Patients and methods
Plasma samples were collected from 26 NPC patients and 10 control donors, including 9 patients with non-NPC Head and Neck squamous cell carcinoma and one healthy EBV carrier. Concentrations of miR-BART17 and two cellular microRNAs (hsa-miR-16 and -146a) were assessed by real-time quantitative PCR with spike-in normalization and absolute quantification. In addition, for 2 patients, exosome distributions of miR-BART17 and miR-16 were investigated following plasma lipoprotein fractionation by isopycnic density gradient ultrcentrifugation.

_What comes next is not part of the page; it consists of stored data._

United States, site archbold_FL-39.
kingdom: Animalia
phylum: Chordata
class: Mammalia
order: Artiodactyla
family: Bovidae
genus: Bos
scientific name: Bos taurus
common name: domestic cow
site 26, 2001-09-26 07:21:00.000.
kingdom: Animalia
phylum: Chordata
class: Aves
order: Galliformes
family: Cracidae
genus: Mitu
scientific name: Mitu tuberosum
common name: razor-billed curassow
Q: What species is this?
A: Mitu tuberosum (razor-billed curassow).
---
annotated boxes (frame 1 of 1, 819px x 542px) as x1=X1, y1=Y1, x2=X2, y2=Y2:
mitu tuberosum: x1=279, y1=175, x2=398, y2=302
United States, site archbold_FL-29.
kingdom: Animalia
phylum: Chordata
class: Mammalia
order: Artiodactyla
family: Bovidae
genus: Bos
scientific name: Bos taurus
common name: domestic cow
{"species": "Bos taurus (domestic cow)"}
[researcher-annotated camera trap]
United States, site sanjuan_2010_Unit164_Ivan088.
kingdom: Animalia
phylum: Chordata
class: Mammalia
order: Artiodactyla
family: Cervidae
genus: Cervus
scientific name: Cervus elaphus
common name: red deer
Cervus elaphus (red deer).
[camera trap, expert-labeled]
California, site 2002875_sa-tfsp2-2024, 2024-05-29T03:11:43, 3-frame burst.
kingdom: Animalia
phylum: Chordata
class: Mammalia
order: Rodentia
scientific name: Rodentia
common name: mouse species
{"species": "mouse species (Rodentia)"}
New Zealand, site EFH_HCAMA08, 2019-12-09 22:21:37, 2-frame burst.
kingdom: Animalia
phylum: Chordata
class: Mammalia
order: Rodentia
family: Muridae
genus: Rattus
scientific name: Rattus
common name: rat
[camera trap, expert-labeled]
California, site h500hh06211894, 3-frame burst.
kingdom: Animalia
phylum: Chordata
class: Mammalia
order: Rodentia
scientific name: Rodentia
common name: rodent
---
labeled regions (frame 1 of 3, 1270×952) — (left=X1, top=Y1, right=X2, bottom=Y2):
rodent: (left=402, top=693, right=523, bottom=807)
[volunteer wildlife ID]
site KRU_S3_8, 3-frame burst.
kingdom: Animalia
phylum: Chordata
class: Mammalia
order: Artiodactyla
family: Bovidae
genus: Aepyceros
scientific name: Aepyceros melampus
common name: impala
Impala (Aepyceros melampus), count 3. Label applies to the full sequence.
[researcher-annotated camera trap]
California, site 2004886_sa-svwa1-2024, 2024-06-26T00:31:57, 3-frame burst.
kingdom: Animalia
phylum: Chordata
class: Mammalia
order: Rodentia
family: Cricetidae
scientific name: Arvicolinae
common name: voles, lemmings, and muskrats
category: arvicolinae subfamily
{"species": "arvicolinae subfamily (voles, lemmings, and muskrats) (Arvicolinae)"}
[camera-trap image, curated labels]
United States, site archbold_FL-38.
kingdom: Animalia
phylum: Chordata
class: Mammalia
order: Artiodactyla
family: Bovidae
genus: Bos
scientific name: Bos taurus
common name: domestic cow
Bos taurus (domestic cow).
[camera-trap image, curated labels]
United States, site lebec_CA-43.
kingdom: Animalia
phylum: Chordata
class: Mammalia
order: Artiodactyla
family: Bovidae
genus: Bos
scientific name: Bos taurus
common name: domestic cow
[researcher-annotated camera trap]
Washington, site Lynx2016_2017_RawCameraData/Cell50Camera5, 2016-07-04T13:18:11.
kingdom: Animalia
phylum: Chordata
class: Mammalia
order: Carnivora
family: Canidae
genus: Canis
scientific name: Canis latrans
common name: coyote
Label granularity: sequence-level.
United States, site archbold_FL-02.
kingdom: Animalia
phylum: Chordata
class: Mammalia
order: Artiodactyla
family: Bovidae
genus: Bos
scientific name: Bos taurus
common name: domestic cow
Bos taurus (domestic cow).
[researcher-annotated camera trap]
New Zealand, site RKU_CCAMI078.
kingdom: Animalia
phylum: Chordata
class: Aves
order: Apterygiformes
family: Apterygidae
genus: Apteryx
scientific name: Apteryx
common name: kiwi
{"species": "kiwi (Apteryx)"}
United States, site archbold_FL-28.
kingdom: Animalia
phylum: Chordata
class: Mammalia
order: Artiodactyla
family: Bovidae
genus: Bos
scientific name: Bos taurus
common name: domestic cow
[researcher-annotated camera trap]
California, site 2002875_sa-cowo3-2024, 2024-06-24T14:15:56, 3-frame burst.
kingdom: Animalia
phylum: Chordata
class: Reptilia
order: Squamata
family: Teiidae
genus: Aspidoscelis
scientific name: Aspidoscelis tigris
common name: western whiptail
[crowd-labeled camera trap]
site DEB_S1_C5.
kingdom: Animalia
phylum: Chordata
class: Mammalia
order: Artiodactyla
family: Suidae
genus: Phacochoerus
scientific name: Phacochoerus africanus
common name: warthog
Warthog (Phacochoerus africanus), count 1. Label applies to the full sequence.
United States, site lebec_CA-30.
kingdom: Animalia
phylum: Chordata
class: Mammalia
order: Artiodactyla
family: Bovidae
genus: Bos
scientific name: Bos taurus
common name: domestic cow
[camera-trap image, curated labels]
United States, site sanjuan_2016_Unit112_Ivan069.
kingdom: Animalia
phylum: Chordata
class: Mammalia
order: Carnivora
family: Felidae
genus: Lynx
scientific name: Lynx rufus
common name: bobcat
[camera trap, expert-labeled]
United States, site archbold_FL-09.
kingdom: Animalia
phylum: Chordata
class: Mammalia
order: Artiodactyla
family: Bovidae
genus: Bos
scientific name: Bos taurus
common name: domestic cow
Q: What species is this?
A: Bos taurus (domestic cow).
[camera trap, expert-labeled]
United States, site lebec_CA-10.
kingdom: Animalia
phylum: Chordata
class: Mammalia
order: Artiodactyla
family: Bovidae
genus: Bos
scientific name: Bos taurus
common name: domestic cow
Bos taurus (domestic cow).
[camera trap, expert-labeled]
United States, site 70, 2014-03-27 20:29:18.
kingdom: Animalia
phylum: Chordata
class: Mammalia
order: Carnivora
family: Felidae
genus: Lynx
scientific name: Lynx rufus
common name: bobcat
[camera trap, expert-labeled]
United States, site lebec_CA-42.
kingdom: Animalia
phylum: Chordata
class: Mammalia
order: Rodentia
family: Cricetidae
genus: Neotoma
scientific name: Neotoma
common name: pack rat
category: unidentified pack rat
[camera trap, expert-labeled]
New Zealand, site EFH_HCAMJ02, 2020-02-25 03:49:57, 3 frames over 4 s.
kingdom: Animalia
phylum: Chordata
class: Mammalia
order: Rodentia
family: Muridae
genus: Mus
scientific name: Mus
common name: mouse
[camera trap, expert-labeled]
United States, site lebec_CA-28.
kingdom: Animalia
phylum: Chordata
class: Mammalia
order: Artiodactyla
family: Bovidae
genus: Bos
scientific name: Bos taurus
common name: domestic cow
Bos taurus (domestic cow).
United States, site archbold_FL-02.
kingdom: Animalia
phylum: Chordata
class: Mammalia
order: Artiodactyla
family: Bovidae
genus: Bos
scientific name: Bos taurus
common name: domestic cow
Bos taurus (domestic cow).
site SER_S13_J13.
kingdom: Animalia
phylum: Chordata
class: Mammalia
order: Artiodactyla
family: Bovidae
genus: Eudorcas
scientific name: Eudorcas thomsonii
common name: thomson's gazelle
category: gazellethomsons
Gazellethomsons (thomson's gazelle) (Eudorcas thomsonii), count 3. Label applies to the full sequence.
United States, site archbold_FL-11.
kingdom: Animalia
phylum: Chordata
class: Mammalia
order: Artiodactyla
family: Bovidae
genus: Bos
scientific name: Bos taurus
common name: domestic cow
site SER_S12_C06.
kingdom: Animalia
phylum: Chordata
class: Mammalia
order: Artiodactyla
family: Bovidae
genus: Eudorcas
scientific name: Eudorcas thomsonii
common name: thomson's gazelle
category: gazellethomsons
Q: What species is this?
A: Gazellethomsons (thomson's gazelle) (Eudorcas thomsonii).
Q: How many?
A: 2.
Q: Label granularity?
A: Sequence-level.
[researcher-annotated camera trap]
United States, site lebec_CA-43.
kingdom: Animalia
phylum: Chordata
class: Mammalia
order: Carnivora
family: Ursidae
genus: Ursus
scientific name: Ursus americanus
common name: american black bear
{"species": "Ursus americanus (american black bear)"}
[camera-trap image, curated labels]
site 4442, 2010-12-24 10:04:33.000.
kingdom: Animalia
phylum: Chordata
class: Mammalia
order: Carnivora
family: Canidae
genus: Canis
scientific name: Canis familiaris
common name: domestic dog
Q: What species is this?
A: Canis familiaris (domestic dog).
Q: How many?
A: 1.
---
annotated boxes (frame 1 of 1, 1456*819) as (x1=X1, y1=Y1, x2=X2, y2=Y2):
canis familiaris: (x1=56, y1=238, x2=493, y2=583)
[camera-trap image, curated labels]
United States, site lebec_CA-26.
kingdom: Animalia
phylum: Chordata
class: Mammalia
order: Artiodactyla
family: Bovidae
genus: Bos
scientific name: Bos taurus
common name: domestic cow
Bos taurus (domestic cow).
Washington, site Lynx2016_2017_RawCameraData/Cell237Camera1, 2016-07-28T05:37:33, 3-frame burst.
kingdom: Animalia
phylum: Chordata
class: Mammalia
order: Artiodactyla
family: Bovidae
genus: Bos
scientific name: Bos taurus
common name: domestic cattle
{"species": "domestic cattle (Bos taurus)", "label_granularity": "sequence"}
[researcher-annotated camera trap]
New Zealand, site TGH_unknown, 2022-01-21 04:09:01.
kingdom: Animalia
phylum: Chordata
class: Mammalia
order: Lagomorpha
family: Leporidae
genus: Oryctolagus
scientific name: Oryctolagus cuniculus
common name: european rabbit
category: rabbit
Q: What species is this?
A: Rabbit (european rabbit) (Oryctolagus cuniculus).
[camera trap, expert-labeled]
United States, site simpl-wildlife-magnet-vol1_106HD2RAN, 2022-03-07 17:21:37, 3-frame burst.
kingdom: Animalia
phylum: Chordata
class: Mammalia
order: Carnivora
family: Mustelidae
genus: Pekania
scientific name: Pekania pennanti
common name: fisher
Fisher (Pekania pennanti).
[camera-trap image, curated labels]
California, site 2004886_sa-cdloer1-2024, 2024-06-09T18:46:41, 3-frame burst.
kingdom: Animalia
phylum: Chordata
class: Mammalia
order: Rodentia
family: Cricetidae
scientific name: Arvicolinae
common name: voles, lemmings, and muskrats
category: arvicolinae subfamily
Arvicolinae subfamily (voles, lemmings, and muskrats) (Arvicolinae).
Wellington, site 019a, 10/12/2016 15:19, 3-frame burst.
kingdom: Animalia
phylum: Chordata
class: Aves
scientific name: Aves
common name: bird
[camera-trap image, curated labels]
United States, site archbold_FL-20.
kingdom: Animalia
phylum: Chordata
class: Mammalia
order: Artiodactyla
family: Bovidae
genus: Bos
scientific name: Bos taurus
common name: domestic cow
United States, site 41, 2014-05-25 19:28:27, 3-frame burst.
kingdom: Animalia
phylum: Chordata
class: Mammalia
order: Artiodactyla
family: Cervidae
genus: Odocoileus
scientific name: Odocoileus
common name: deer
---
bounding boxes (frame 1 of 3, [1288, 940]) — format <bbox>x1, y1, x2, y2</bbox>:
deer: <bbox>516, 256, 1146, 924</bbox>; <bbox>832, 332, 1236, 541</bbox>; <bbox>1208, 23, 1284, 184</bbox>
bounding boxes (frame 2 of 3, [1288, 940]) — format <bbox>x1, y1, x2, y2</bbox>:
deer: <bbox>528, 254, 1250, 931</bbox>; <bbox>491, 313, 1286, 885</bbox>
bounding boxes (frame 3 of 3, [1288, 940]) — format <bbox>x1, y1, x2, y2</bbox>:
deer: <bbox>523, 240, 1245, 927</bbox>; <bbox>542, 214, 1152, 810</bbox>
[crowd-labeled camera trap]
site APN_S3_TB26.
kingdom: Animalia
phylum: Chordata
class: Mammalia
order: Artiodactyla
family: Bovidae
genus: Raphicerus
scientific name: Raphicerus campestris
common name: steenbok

The miR-BART17 was significantly more abundant in plasma samples from NPC patients compared to non-NPC donors. Above a threshold of 506 copies/mL, detection of miR-BART17 was highly specific for NPC patients (ROC curve analysis: AUC=0.87 with true positive rate = 0.77, false positive rate = 0.10). In this relatively small series, the concentration of plasma miR-BART17 and the plasma EBV DNA load were not correlated. When plasma samples were fractionated, miR-BART17 co-purified with a protein-rich fraction but not with exosomes.
Detection of high concentrations of plasma miR-BART17 is consistent in NPC patients. This parameter is, at least in part, independent of the viral DNA load. Circulating miR-BART17 does not co-purify with exosomes.